I still Don't know all the details of this company but I have a few. this is a list of the known addresses and approximate dates they when they when located at them. Now on the early location I'm not sure if it's one in the same as the next because there was no street # given....I'm just providing what is shown in the Vancouver city directories. 1889-1891                     6th Ave & Scotia St.1891-1898                     97 6th Ave E1899-1900                     241 6th Ave E1901-1927                    795 Beatty & corner of Robson1928-1935                    1460 Burrard St.


----------



## Canadacan (Jan 27, 2015)

This is the last know location 1928-1935...... 1460 Burrard St.[attachment=1460 Burrard st , Vancouver BC.jpg]


----------



## Canadacan (Jan 27, 2015)

And a picture of the front....this location went on to become Country Club Beverages around 1935 and latter 7up BC limited. [attachment=1460 Burrard st , Vancouver BC2.jpg]


----------



## Canadacan (Jan 27, 2015)

This is an advertisement from 1916 in the Vancouver directories showing the Red Hand Brand. [attachment=Thorpe & Co..jpg..1916 - Copy.jpeg]


----------



## Canadacan (Jan 27, 2015)

Thorpe's delivery fleet from 1933.[attachment=Thorpe's-Country Club trucks 1933.jpg]


----------



## Canadacan (Jan 27, 2015)

Thorpe's truck delivering to La Fonda restaurant in Vancouver late 1920's early 30's Would love to find a Cal-Ade bottle![attachment=Thorpe's truck del...est 4th Avenue.jpg]


----------



## Canadacan (Jan 27, 2015)

This is the Thorpe & Co.
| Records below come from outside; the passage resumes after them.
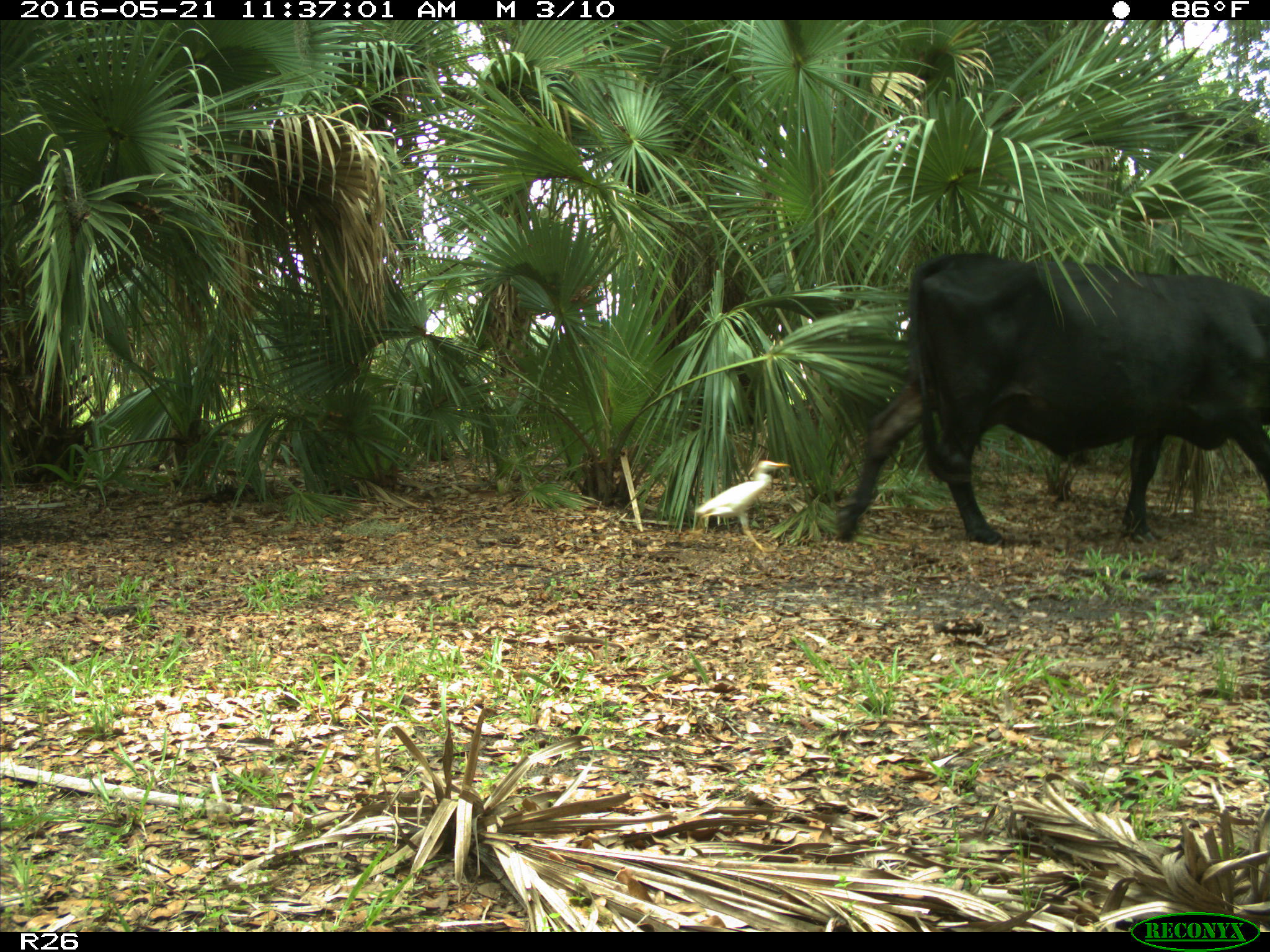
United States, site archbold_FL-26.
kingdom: Animalia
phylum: Chordata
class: Mammalia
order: Artiodactyla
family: Bovidae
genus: Bos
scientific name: Bos taurus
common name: domestic cow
Bos taurus (domestic cow).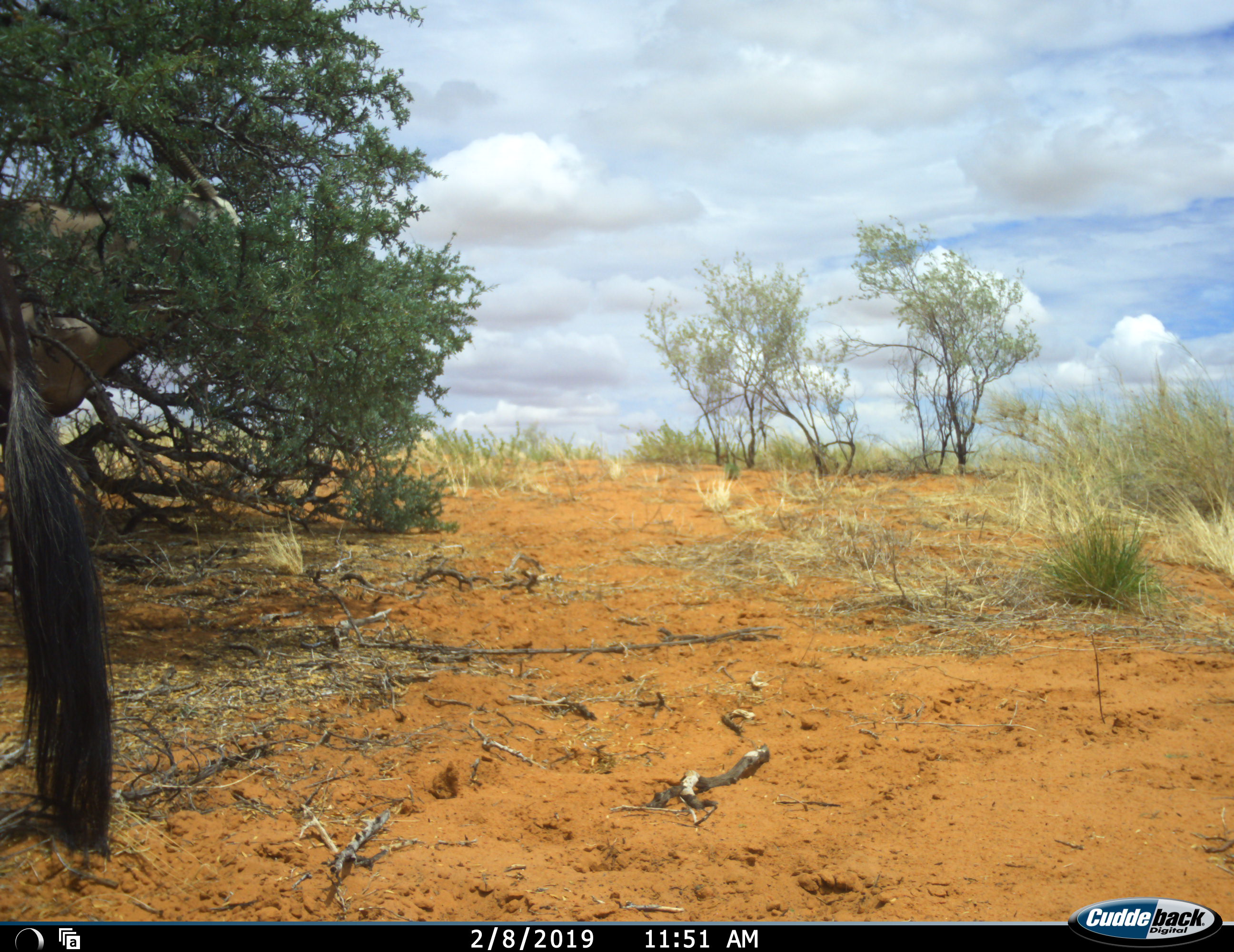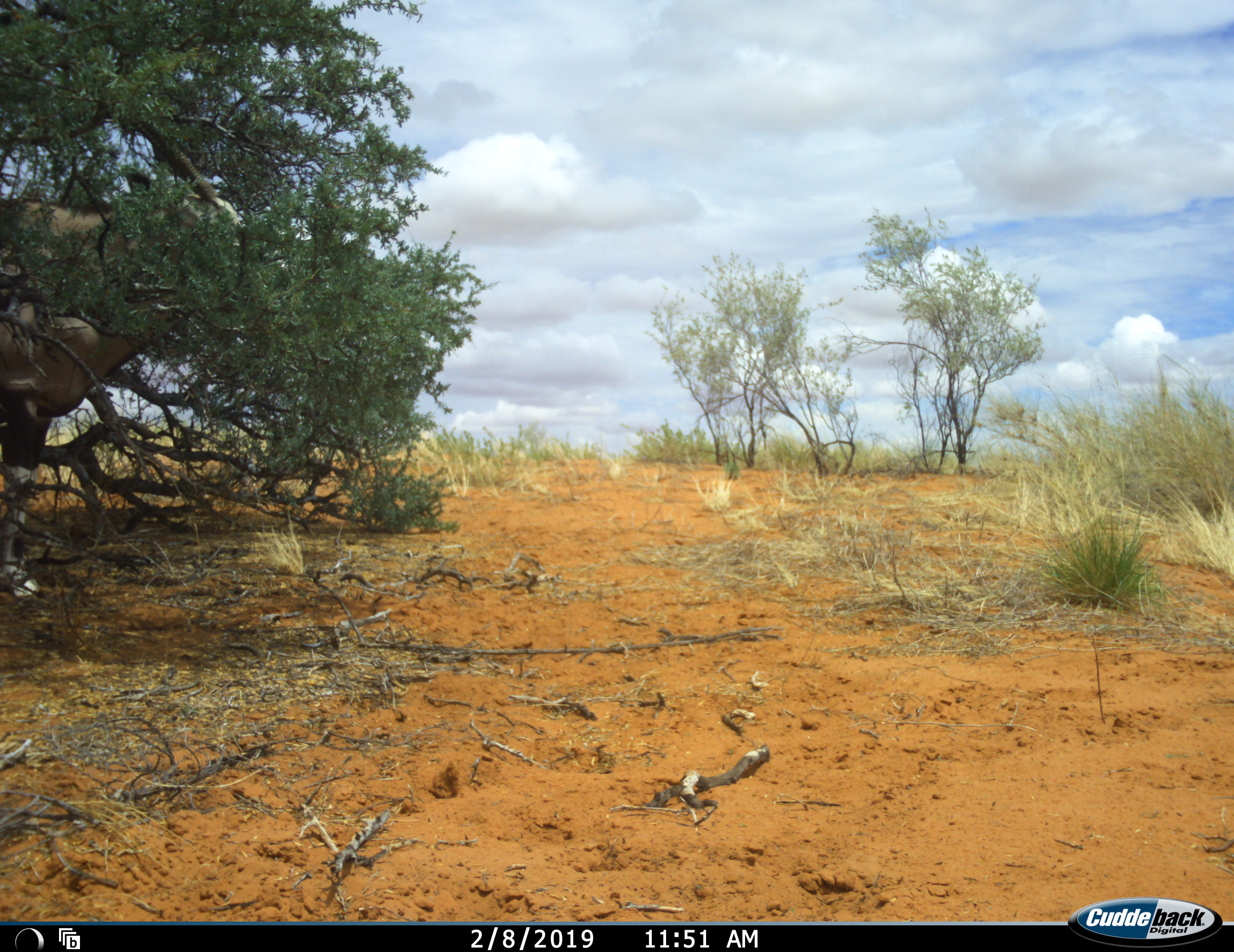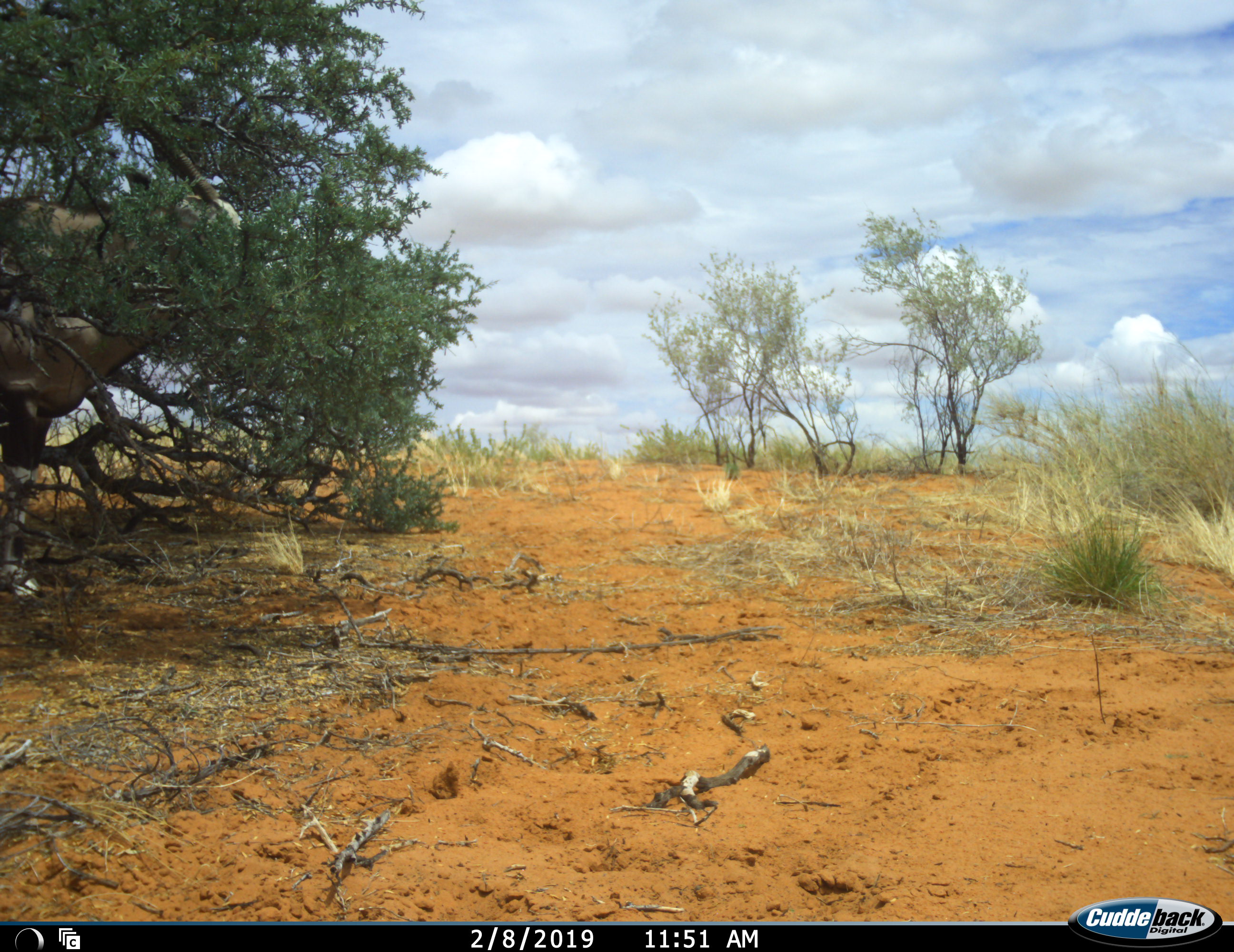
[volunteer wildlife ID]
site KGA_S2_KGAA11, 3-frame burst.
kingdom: Animalia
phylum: Chordata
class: Mammalia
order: Artiodactyla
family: Bovidae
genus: Oryx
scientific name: Oryx gazella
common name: gemsbok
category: oryx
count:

Ltd display at the 1930 Vancouver Pacific National Exhibition. Interesting to note they carried a line of Ginger Ale called 'Country Club'...also seen on the sides of the trucks in 1933. Is that a direct connection to Country Club Beverages that started in 1935? [attachment=Circa 1930 Thorpe ...nal Exibition..jpg]


----------



## Canadacan (Jan 27, 2015)

Here is a close up as best I can do of the Country Club Ginger Ale...I can't quite tell if there is any embossed in this display but I see lots of paper labels.....ahhh and to have one of those cardboard Bellhop bottle displays...killer man!!!! [attachment=Circa 1930 Thorpe ...bition. - Copy.jpg]


----------



## Canadacan (Jan 27, 2015)

This is now my humble little Thorpe's family of bottles, the Delaware Punch bottle just seems to really fit with the collection given the photographic images that showed it was one of the main lines they sold.[attachment=Thorpe & Co. family of bottles.jpg]


----------



## iggyworf (Jan 27, 2015)

Love the inside threads of your new one. Also love the embossed hand. Great info & pics on that company. I always thought about collecting Canadian bottles. Seeing as I am half French Canadian. My Dad's family was from the great white north.


----------



## Canadacan (Jan 27, 2015)

Thank you for the comment iggyworf.I was researching some bottles this morning and came across this bottle, same as my inside thread but with a lemonade paper label. [attachment=Thorpe's Lemonade.jpg]


----------



## Canadacan (Jan 27, 2015)

Also found this on the net.... an amazing Root Beer paper label! This was the only pic available, it's pretty tiny but gives us a good idea what some of the other labels may have looked like. I see it used a shield symbol and is marked Vancouver & Victoria.....no mention of Nelson BC?   [attachment=Thorpe root beer.jpg]


----------



## Robby Raccoon (Jan 27, 2015)

What stands out to me the most is actually that it says "PROTECTED" upon it-- I've not seen that before. I love the amount of embossing. Grand bottles.


----------



## CanadianBottles (Jan 27, 2015)

That internal thread is the same one I have.  Mine has a stopper from a different company I've never heard of, though I've never been able to decipher the name.  Could likely be a British one that made its way over here recently and was just stuck in the bottle because it needed a stopper.That Country Club relation is interesting, especially since it looks like they also had something called Thorpe's Pale Dry Ginger Ale at the same time.  I think it says "Blends with friends" under Ginger Ale on the sign, which means it's their slogan on the trucks, not Seven-Up's.  Seems like there's a pretty likely connection between the two companies, considering that Country Club took over Thorpe's Seven Up franchise.  Are you sure that they didn't just rebrand themselves as Country Club instead of being two separate businesses?


----------



## CanadianBottles (Jan 27, 2015)

iggyworf said:
			
		

> Love the inside threads of your new one. Also love the embossed hand. Great info & pics on that company. I always thought about collecting Canadian bottles. Seeing as I am half French Canadian. My Dad's family was from the great white north.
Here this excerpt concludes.